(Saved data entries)
==============================

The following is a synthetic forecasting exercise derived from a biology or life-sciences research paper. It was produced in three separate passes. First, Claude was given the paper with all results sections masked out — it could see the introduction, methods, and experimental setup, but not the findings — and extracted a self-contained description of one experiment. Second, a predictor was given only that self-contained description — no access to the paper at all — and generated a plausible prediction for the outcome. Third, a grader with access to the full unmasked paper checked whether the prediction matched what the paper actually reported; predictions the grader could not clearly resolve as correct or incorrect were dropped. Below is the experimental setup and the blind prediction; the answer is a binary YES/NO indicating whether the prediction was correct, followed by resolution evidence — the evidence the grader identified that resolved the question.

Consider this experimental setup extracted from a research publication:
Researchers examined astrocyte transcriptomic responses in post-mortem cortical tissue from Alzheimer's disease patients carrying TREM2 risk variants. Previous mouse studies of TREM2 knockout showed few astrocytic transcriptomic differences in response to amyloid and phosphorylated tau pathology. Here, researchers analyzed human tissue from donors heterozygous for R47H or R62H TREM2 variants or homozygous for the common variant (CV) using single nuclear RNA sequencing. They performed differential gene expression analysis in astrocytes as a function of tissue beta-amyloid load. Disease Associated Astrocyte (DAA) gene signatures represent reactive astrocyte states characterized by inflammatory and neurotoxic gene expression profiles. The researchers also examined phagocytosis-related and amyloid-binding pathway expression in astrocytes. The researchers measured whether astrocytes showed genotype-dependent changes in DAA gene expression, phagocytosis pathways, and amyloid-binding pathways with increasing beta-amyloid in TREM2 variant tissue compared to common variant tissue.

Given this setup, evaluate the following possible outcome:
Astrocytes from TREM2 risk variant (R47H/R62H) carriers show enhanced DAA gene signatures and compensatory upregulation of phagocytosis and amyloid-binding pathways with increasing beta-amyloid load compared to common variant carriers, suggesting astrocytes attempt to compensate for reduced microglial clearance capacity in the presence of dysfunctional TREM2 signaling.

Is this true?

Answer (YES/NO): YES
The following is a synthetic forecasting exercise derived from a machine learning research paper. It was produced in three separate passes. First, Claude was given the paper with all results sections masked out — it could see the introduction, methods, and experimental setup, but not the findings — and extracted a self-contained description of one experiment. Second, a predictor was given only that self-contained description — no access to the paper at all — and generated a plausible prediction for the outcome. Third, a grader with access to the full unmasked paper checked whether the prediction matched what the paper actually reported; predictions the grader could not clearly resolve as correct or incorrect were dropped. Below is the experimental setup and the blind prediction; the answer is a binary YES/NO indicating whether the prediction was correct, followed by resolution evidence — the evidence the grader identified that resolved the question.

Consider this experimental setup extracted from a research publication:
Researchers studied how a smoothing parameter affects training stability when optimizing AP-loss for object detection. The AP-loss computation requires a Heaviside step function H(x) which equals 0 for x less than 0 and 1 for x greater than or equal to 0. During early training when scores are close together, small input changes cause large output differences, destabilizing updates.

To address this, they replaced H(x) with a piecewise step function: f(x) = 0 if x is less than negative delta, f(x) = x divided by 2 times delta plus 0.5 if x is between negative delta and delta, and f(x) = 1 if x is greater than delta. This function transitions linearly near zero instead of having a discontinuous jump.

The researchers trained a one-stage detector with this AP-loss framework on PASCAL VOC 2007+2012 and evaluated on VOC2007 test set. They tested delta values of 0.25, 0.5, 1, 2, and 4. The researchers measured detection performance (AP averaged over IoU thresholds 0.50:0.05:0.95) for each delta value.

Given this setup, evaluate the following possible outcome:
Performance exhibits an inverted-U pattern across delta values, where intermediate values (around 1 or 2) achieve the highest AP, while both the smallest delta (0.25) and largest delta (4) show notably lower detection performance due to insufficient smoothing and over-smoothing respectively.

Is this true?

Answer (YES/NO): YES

==============================

Please set down each entry again, word for word.

The following is a synthetic forecasting exercise derived from a biology or life-sciences research paper. It was produced in three separate passes. First, Claude was given the paper with all results sections masked out — it could see the introduction, methods, and experimental setup, but not the findings — and extracted a self-contained description of one experiment. Second, a predictor was given only that self-contained description — no access to the paper at all — and generated a plausible prediction for the outcome. Third, a grader with access to the full unmasked paper checked whether the prediction matched what the paper actually reported; predictions the grader could not clearly resolve as correct or incorrect were dropped. Below is the experimental setup and the blind prediction; the answer is a binary YES/NO indicating whether the prediction was correct, followed by resolution evidence — the evidence the grader identified that resolved the question.

Consider this experimental setup extracted from a research publication:
Researchers examined astrocyte transcriptomic responses in post-mortem cortical tissue from Alzheimer's disease patients carrying TREM2 risk variants. Previous mouse studies of TREM2 knockout showed few astrocytic transcriptomic differences in response to amyloid and phosphorylated tau pathology. Here, researchers analyzed human tissue from donors heterozygous for R47H or R62H TREM2 variants or homozygous for the common variant (CV) using single nuclear RNA sequencing. They performed differential gene expression analysis in astrocytes as a function of tissue beta-amyloid load. Disease Associated Astrocyte (DAA) gene signatures represent reactive astrocyte states characterized by inflammatory and neurotoxic gene expression profiles. The researchers also examined phagocytosis-related and amyloid-binding pathway expression in astrocytes. The researchers measured whether astrocytes showed genotype-dependent changes in DAA gene expression, phagocytosis pathways, and amyloid-binding pathways with increasing beta-amyloid in TREM2 variant tissue compared to common variant tissue.

Given this setup, evaluate the following possible outcome:
Astrocytes from TREM2 risk variant (R47H/R62H) carriers show enhanced DAA gene signatures and compensatory upregulation of phagocytosis and amyloid-binding pathways with increasing beta-amyloid load compared to common variant carriers, suggesting astrocytes attempt to compensate for reduced microglial clearance capacity in the presence of dysfunctional TREM2 signaling.

Is this true?

Answer (YES/NO): YES
The following is a synthetic forecasting exercise derived from a machine learning research paper. It was produced in three separate passes. First, Claude was given the paper with all results sections masked out — it could see the introduction, methods, and experimental setup, but not the findings — and extracted a self-contained description of one experiment. Second, a predictor was given only that self-contained description — no access to the paper at all — and generated a plausible prediction for the outcome. Third, a grader with access to the full unmasked paper checked whether the prediction matched what the paper actually reported; predictions the grader could not clearly resolve as correct or incorrect were dropped. Below is the experimental setup and the blind prediction; the answer is a binary YES/NO indicating whether the prediction was correct, followed by resolution evidence — the evidence the grader identified that resolved the question.

Consider this experimental setup extracted from a research publication:
Researchers studied how a smoothing parameter affects training stability when optimizing AP-loss for object detection. The AP-loss computation requires a Heaviside step function H(x) which equals 0 for x less than 0 and 1 for x greater than or equal to 0. During early training when scores are close together, small input changes cause large output differences, destabilizing updates.

To address this, they replaced H(x) with a piecewise step function: f(x) = 0 if x is less than negative delta, f(x) = x divided by 2 times delta plus 0.5 if x is between negative delta and delta, and f(x) = 1 if x is greater than delta. This function transitions linearly near zero instead of having a discontinuous jump.

The researchers trained a one-stage detector with this AP-loss framework on PASCAL VOC 2007+2012 and evaluated on VOC2007 test set. They tested delta values of 0.25, 0.5, 1, 2, and 4. The researchers measured detection performance (AP averaged over IoU thresholds 0.50:0.05:0.95) for each delta value.

Given this setup, evaluate the following possible outcome:
Performance exhibits an inverted-U pattern across delta values, where intermediate values (around 1 or 2) achieve the highest AP, while both the smallest delta (0.25) and largest delta (4) show notably lower detection performance due to insufficient smoothing and over-smoothing respectively.

Is this true?

Answer (YES/NO): YES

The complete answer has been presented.